The Battle We Wage
“God does not clothe Christians with strength and power without earnest effort on their part, and without their making just such efforts and doing just what He commands. The spiritual or inner man becomes strong only by experience. God has thus prepared and furnished armor to be used by the Christian soldier. It is composed of weapons both offensive and defensive, those which ward off blows of the enemy and with which they are to strike offensive blows to conquer others” (Commentary on New Testament Epistles, Vol, IV, Lipscomb, pp. 125-126). As the reader dives into Ephesians 6:10-17, one thing becomes abundantly clear: the strength that we need to overcome the spiritual battles we face every day does not come from ourselves. Many have made the mistake of thinking that victory is found in devices of our own design. Instead of relying on the arms which God has provided, many have been disposed to trust in that which they have provided for themselves. “Finally, be strong in the Lord, and in the strength of His might” (Ephesians 6:10).
“Put on the full armor of God, that you may be able to stand firm against the schemes of the devil” (Ephesians 6:11). Our marching orders are laid down in plain and simple terms: we fight against the devil, and our victory is found in resistance against his schemes and total dependence on God.
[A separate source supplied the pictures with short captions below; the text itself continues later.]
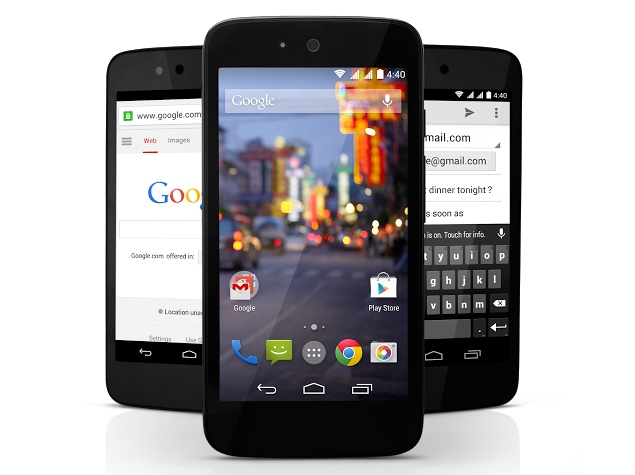 Android One Initiative Expands to Bangladesh, Nepal, and Sri Lanka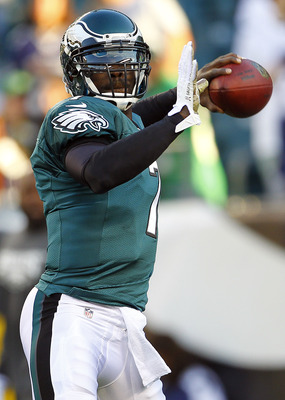 Michael Vick May Have Played His Last Game as an Eagle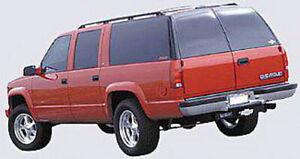 Fits 88-98 Chevy GMC C/K Truck SUV Street Scene Urethane Fender Flares 950-55200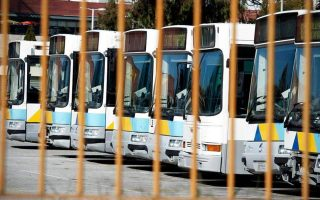 bus-trolley-and-metro-disruptions-on-thursday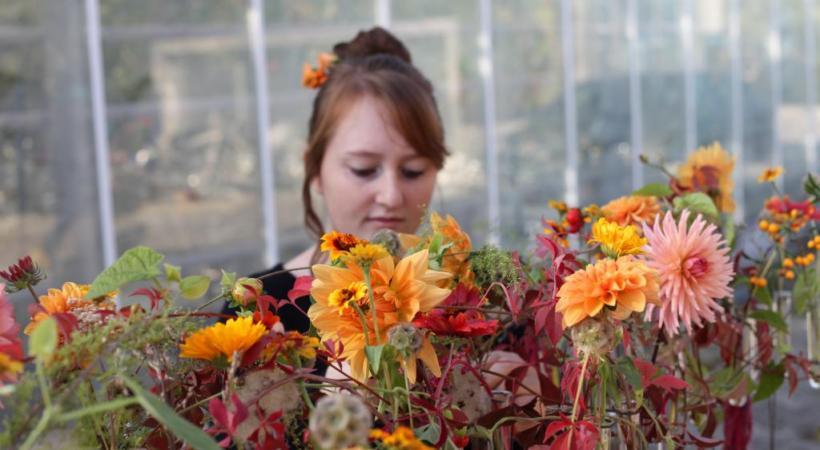 La journée du  23 septembre s'annonce particulièrement fleurie. LULLIER.CH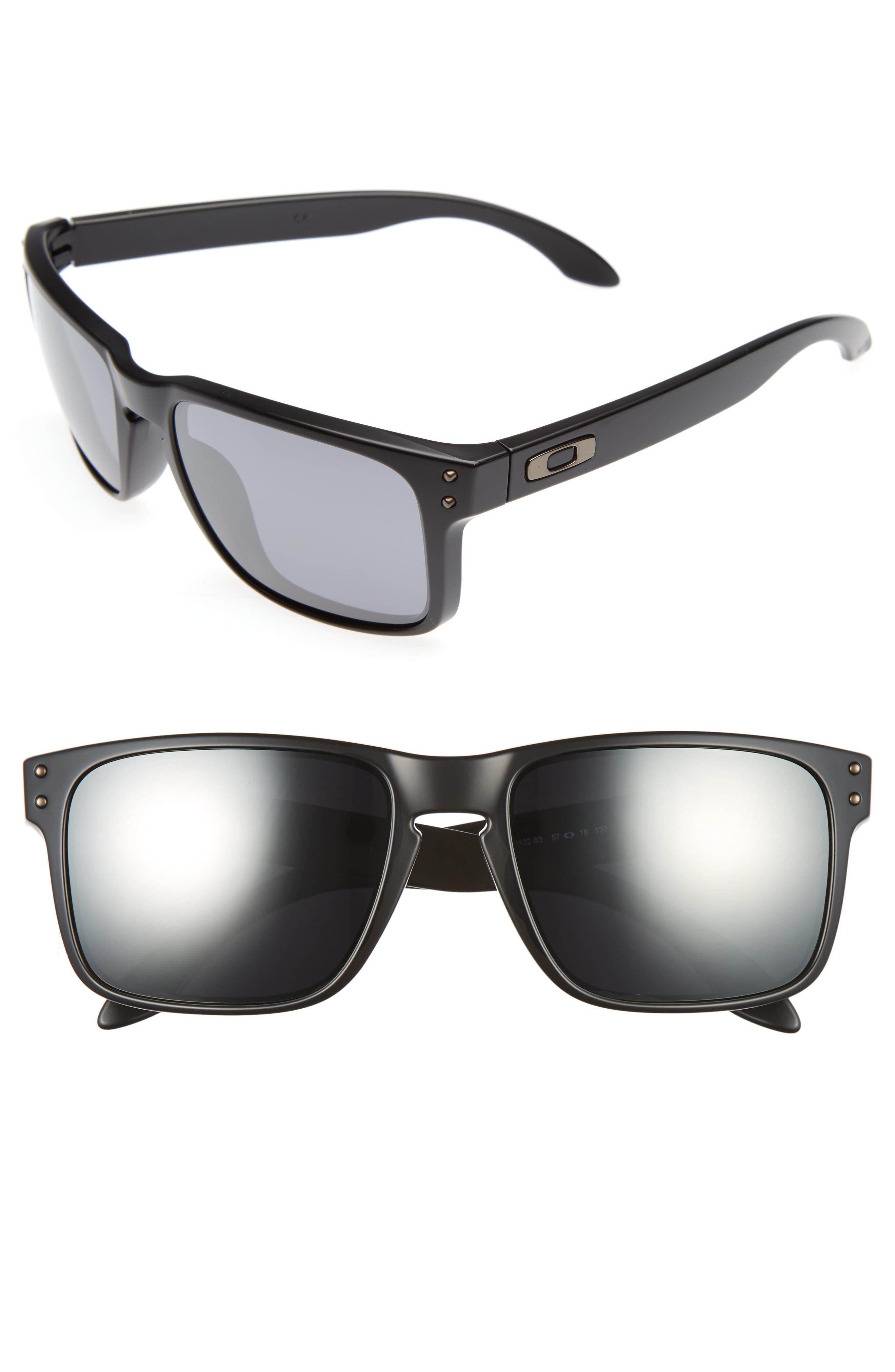 Holbrook 57mm Sunglasses,                             Main thumbnail 1, color,                             Black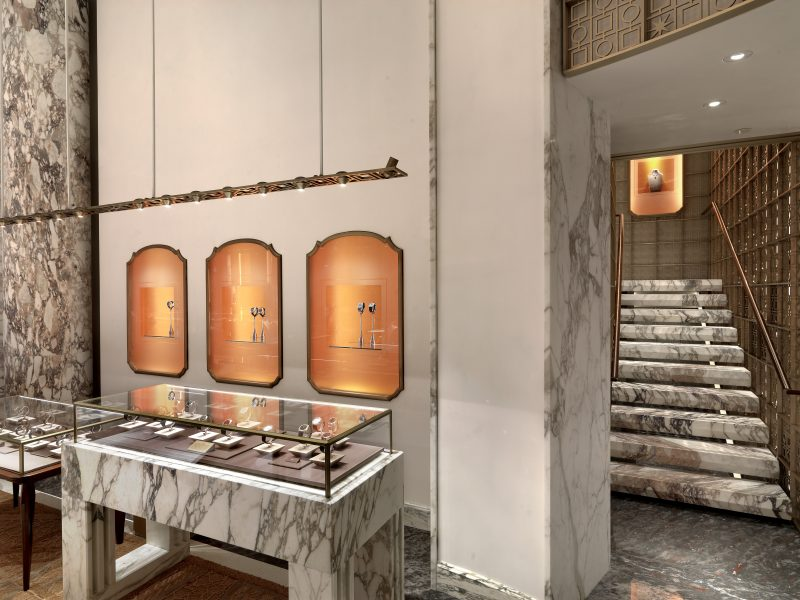 Peter Marino's Stunning Renovation of Bulgari's Store in New York peter marino Peter Marino's Stunning Renovation of Bulgari's Store in New York Peter Marino Renovates Bulgari New York 2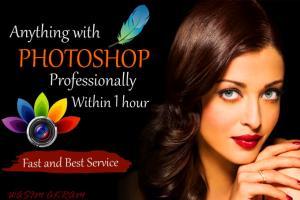 Portfolio for high skilled photoshop editing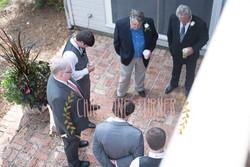 Upton Wedding (112 of 502)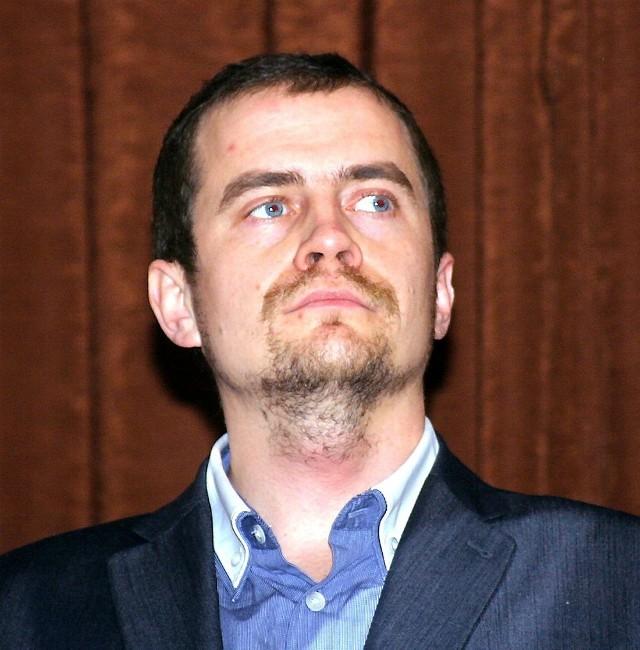 Marcin Wałdoch, lider Arcan Historii uważa, że burmistrz Arseniusz Finster przekracza swoje uprawnienia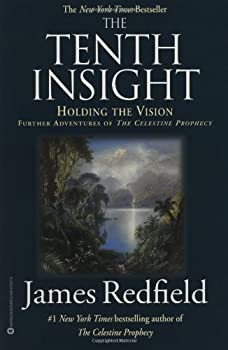 The Tenth Insight 0446674575 Book Cover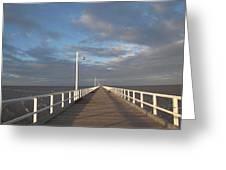 Pier And Shadows Greeting Card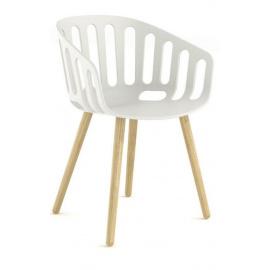 Plastová židle BASKET CHAIR BL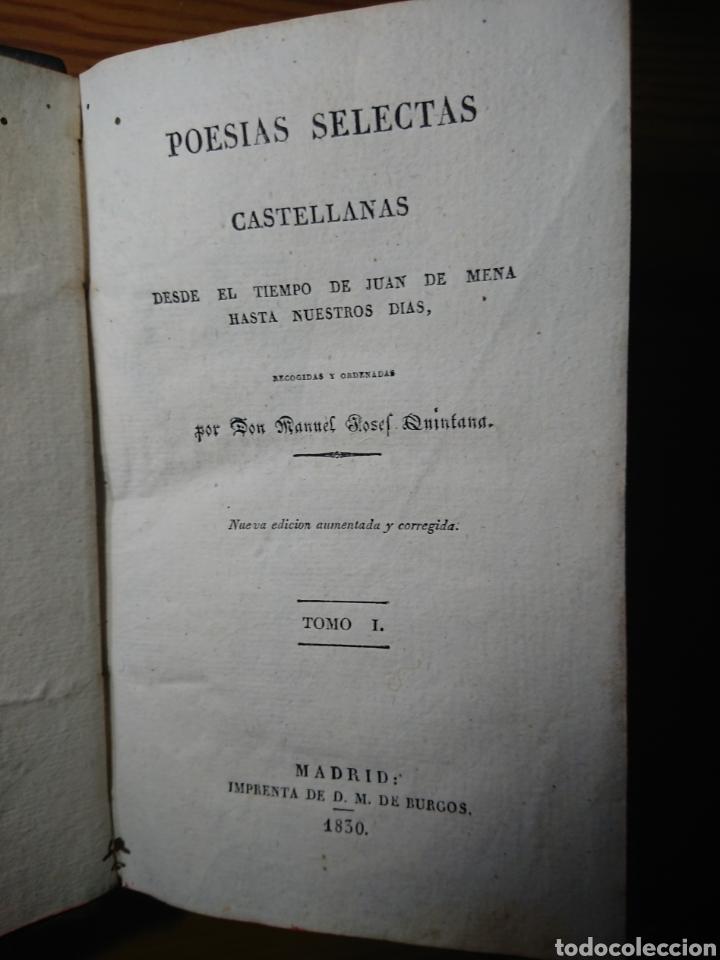 Libros antiguos: Poesias Selectas de Quintana, 1830, Tomos I, II y IV - Foto 3 - 179196212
There are several lessons that must become apparent about our combat, though:
It is spiritual in nature, and only carnal as a byproduct. Too many of us have failed to grasp this, and have spent much of our time and energy fighting the physical manifestations of this war while neglecting the root spiritual causes. Modesty, for example, is a battle that is lost if we think forcing people to wear “modest” clothes is all we need to do to overcome the devil. Until the heart is changed, the battle is never won (1 Peter 3:3-4). Change the heart and the exterior will follow.
The devil is our enemy, not each other. There is a tendency to fight against the tools of the devil (false teachers, immoral influences, etc.) rather than the source of all the evil. Paul even goes on to say, “For our struggle is not against flesh and blood…” (Ephesians 6:12). Remember that God wants all people to be saved, so it is not humanity itself that we are pitted against (1 Timothy 2:4).
Our desire should not be to overcome or defeat people, but to release them from corruption. Instead of seeing others as enemies, we should treat them compassionately, as those who are deceived and held captive (2 Timothy 2:24-26). We are able to do this only when we have to come to grips with our sins – we too were once held captive to do the work of the devil (Ephesians 2:1-3).
In a sense, Christianity seems like a paradox to an outsider. While we are called to be soldiers for God’s cause (2 Timothy 2:3), we are also told to conduct ourselves without bitterness and anger (Colossians 3:8-11) and to seek the renewal and healing of the world, rather than its overthrow.
We fight, not so we can destroy, but so we can build up. We wage war, not to defeat, but to persuade those who are opposed to God. In this most definitive sense, then, our battle is not a physical one!